Industria e costruzioni maglia nera
Stando all’Outlook, tra il 2024 e il 2027 si registreranno incrementi più significativi dei tassi di default tra le grandi imprese (dall’1,4% all’1,9%), nelle aree del Nord-Est (dal 1,8% al 2,1%), del Nord-Ovest (dal 2,3% al 2,6%) e nel Sud e Isole (dal 3,5% al 3,8%). A livello settoriale, gli aumenti più marcati si stimano nel comparto delle costruzioni (dal 2,8% al 3,2%) e in quello industriale (dal 2,3% al 2,7%). A fronte di questa dinamica, a fine 2027 il tasso di deterioramento più elevato si conferma nelle microaziende (3,1%), nel Sud e Isole (3,8%) e nelle costruzioni (3,2%).

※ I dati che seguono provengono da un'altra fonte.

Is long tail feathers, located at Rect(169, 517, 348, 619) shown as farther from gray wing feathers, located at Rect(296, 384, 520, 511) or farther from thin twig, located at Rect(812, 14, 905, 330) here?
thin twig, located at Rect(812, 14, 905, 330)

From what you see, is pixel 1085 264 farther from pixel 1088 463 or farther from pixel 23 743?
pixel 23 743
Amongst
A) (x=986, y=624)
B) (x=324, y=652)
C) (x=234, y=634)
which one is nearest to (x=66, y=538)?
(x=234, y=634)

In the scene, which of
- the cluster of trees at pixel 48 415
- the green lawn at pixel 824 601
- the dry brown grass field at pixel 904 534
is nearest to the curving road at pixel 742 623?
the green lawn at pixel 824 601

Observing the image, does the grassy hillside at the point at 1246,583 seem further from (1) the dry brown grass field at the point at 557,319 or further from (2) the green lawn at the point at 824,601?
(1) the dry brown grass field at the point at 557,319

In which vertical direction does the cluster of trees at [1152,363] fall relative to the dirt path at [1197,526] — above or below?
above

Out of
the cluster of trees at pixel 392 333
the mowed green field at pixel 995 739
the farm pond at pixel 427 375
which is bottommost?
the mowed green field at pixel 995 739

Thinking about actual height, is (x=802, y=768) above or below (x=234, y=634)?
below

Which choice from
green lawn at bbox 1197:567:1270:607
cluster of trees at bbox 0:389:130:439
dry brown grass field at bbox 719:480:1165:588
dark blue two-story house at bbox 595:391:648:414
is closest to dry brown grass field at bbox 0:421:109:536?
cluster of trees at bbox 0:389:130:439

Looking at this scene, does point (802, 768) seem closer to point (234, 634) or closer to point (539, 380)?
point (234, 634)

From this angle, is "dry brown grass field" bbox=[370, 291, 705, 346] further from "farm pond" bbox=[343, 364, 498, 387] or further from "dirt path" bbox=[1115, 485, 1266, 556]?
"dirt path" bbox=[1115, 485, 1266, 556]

Guardando solo al 2025, le dinamiche settoriali indicano come il flusso dei nuovi crediti in default sia in crescita per tutti. Il settore industriale evidenzia l’incremento più consistente (dal 2,3% del 2024 al 2,7%) ed è l’unico a superare il livello registrato nel periodo pre-Covid (2,3% nel 2019). Seguono le costruzioni (dal 2,8% al 3,1%), che mantengono i tassi di deterioramento più alti, affiancate dai servizi (2,9%, contro il 2,7% del 2024) e dall’agricoltura (2,9% rispetto al 2,6% del 2024). Le stime di Abi-Cerved mostrano poi una crescita dei tassi di deterioramento nel 2025 in tutte le classi dimensionali di impresa, con andamenti piuttosto omogenei. Le micro, le piccole e le medie aziende registrano un incremento di 0,3 punti percentuali (dal 2,8% del 2024 al 3,1% le prime; dal 2% al 2,3% le seconde; dall’1,7% al 2% le terze), mentre i valori delle grandi segnano un rialzo di 0,4 punti (dall’1,4% all’ 1,8%).
Segnali da non sottovalutare
“Le nostre stime sull’evoluzione dei crediti deteriorati mostrano uno scenario incerto per le imprese italiane, strette fra tensioni geopolitiche e incertezze economiche legate anche all’introduzione dei dazi”, spiega Luca Peyrano, ceo di Cerved. Aggiungendo che, nel triennio previsionale, comunque, “si rimane ben lontani dai livelli raggiunti nei periodi di crisi, a conferma di una migliore redditività e posizione patrimoniale delle nostre aziende”. Marco Elio Rottigni, direttore generale dell’Abi, ricorda come negli ultimi dieci anni il settore bancario italiano abbia compiuto “enormi progressi nel rafforzamento patrimoniale e nella gestione del rischio di credito, posizionandosi oggi tra i più solidi in Europa”. Ora però, mette in guardia, stanno emergendo nuovi rischi di deterioramento del credito che, seppur limitati, non vanno sottovalutati. “Si tratta di segnali da non trascurare che istituzioni, autorità di regolamentazione e attori economici devono affrontare insieme e per tempo”, rimarca.